Before the vote, some in the Jewish community were concerned that the school year would begin on the High Holiday, forcing students to choose between religious observance and first-day orientation in school.
The county typically does not hold classes on the first day of Rosh Hashanah or Yom Kippur. Schools are open on the second day of Rosh Hashanah.
Large parts of the Jewish community don’t observe the second day of Rosh Hashanah, according to Rabbi Marc Israel of Tikvat Israel Congregation in Rockville. So having classes on that day is not controversial among Jewish students and teachers, said Guila Franklin Siegel, associate director of the Jewish Community Relations Council of Greater Washington.
But the first day of classes is an important one for teachers and staff. Forcing the county’s Jewish employees to choose between their work and religion is unfair, Siegel said.
“Attending the first day of school is important, especially for teachers and other staff in terms of meeting the children, meeting the parents and getting the lay of the land,” Siegel said. “And so [starting on the second day of Rosh Hashanah] would have really been a burden and a stress point for Jewish families and for Jewish staff.”
The same is true for Jewish families who observe two days of the holiday, Israel said.
“It would have put them in an extremely difficult position, to have to make that decision between being at school and being at shul,” Israel said.
Before the vote, the board of education issued an online survey to gauge public opinion on each of the proposed starting dates.
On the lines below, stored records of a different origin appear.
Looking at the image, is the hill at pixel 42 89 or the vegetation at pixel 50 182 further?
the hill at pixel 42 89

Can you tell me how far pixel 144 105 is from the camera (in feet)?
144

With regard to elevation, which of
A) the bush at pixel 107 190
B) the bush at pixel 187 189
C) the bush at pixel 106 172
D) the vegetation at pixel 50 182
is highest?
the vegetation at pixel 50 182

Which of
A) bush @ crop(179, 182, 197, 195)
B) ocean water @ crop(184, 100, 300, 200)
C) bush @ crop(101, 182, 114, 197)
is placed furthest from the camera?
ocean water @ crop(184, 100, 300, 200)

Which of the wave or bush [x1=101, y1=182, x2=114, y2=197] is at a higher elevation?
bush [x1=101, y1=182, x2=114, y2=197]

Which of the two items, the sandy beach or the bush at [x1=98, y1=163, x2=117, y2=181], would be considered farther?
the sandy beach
It received 7,567 responses from parents, students, distinct employees and community members, according to Montgomery County Public Schools.
Seventy-seven percent of respondents supported starting on Aug. 30, while 22 percent supported starting on Sept. 8 or later.
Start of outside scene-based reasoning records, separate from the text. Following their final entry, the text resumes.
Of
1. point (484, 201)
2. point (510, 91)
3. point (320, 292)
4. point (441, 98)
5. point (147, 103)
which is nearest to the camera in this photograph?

Both Siegel and Israel praised the board for collecting community feedback.
“I was very pleased that they created a mechanism for community input,” Israel said. “They wanted to really hear from our voices, and I thought that was a great sign.”
The vote came five days after the Fairfax County School Board adopted an academic calendar in which schools will be open on four holidays celebrated by minority religions, including the first day of Rosh Hashanah and Yom Kippur. Instead, tests and school activities will not be held on 15 religious and cultural days.
“It’s very notable that Montgomery County was able to address this issue and dispatch with it pretty quickly to the satisfaction of constituencies within the school system,” Siegel said last week. “This stuff doesn’t need to be complicated. It’s just unfortunate that it became that way in Fairfax.”